One method is to change all of your zero values to missing, and then use PROC MEANS.
data zeromiss /view=zeromiss ;
set xyz ;
array n{*} var1-var8 ;
do i = 1 to dim(n) ;
if n{i} = 0 then call missing(n{i}) ;
end ;
drop i ;
run ;
proc means data=zeromiss ;
var var1-var8 ;
run ;
Create a view of your input dataset. In the view, define a weight variable for each variable you want to summarise. Set the weight to 0 if the corresponding variable is 0 and 1 otherwise. Then do a weighted summary via proc means / proc summary. E.g.
data xyz_v /view = xyz_v;
set xyz;
array weights {*} weight_var1-weight_var8;
array vars {*} var1-var8;
do i = 1 to dim(vars);
weights[i] = (vars[i] ne 0);
end;
run;
%macro weighted_var(n);
%do i = 1 to &n;
var var&i /weight = weight_var&i;
%end;
%mend weighted_var;
proc means data = xyz_v;
%weighted_var(8);
run;
This is less elegant than Chris J's solution for this specific problem, but it generalises slightly better to other situations where you want to apply different weightings to different variables in the same summary.

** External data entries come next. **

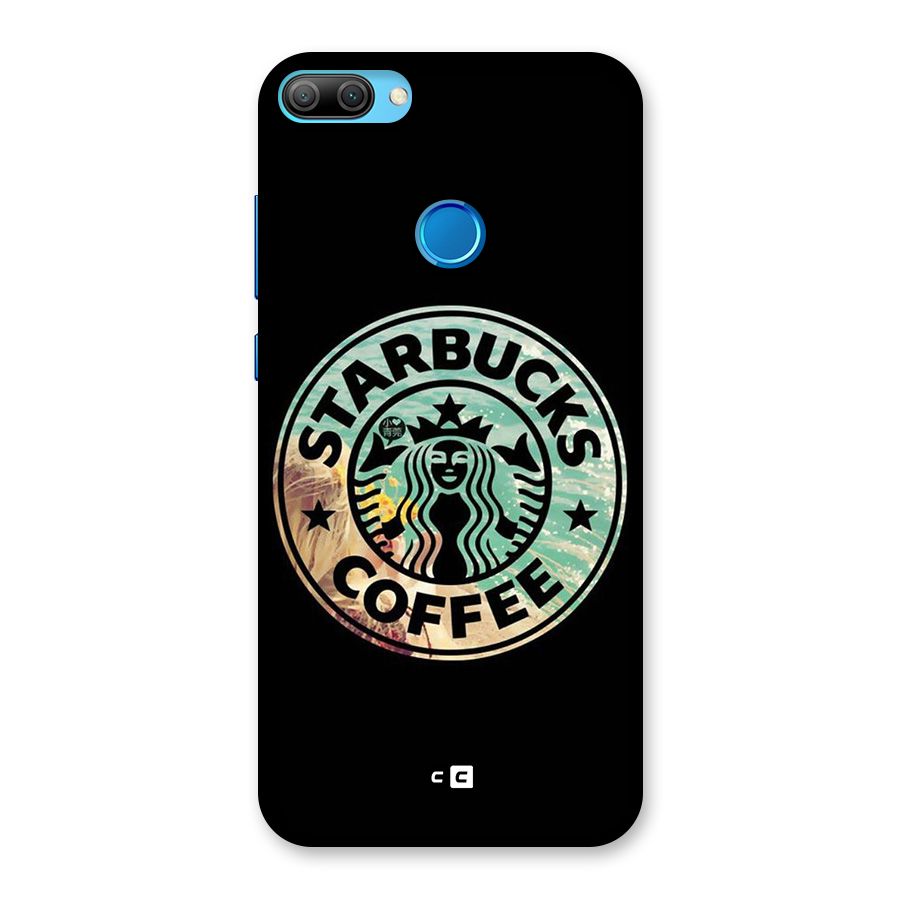 Coffee StarBucks Back Case for Honor 9N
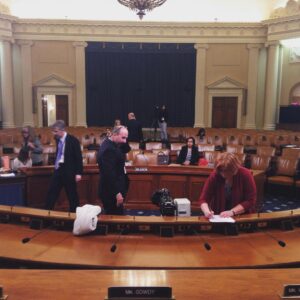 Trey Gowdy Instagram - In about an hour, the Benghazi Select Committee’s hearing with Secretary of State Hillary Clinton will start. You can watch live at Benghazi.house.gov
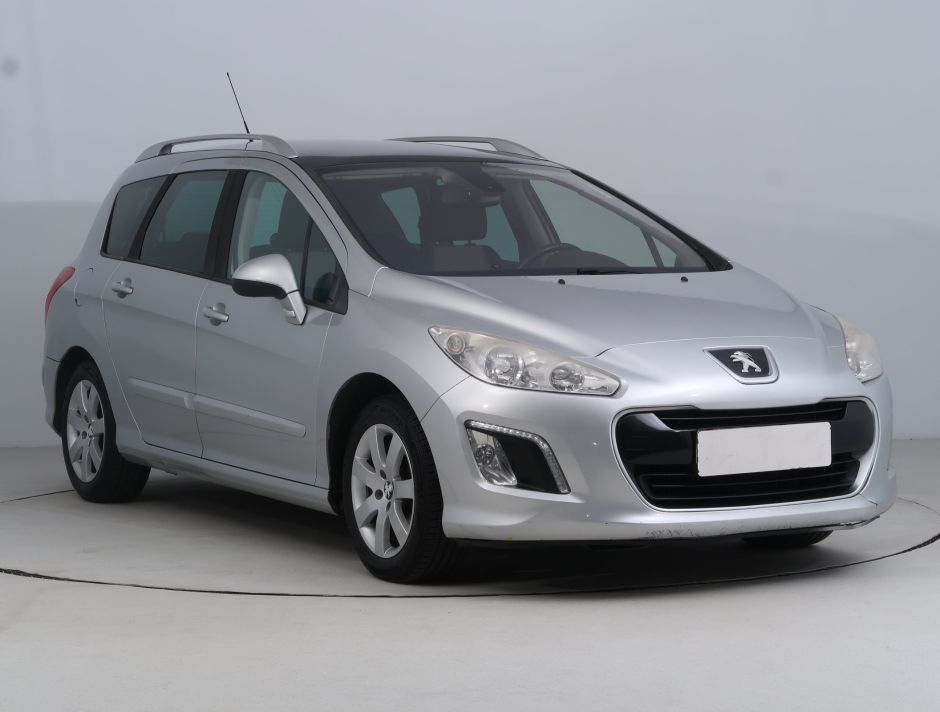 Peugeot 308 - 2013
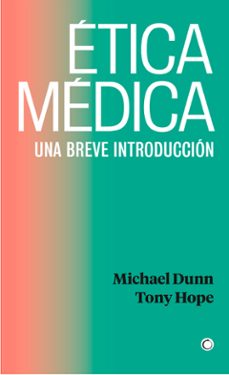 etica medica-michael dunn-tony hope-9788412244397
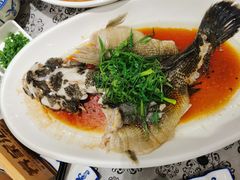 龙趸鱼-客家汇·客家传承菜(水库店)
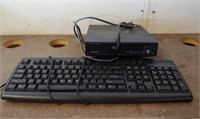 DvD Player & Keyboard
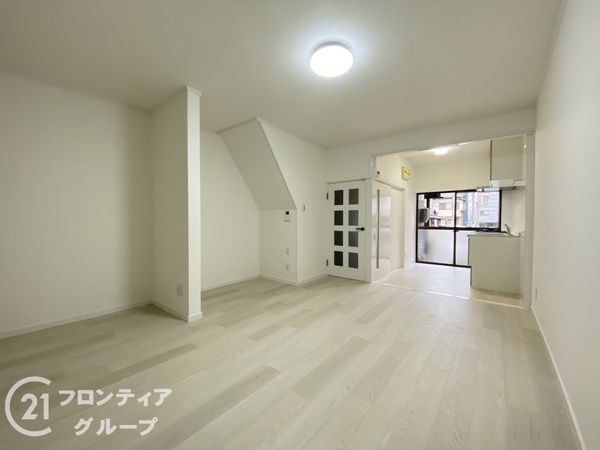 京都市山科区大宅細田町　中古一戸建て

Can't you use a data statement?
data lala;
set xyz;
drop qty;
mean = 0;
qty = 0;
if(not missing(var1) and var1 ^= 0) then do;
mean + var1;
qty + 1;
end;
if(not missing(var2) and var2 ^= 0) then do;
mean + var2;
qty + 1;
end;
/* ... repeat to all variables ... */
if(not missing(var8) and var8 ^= 0) then do;
mean + var8;
qty + 1;
end;
mean = mean/qty;
run;
If you want to keep the mean in the same xyz dataset, just replace lala with xyz.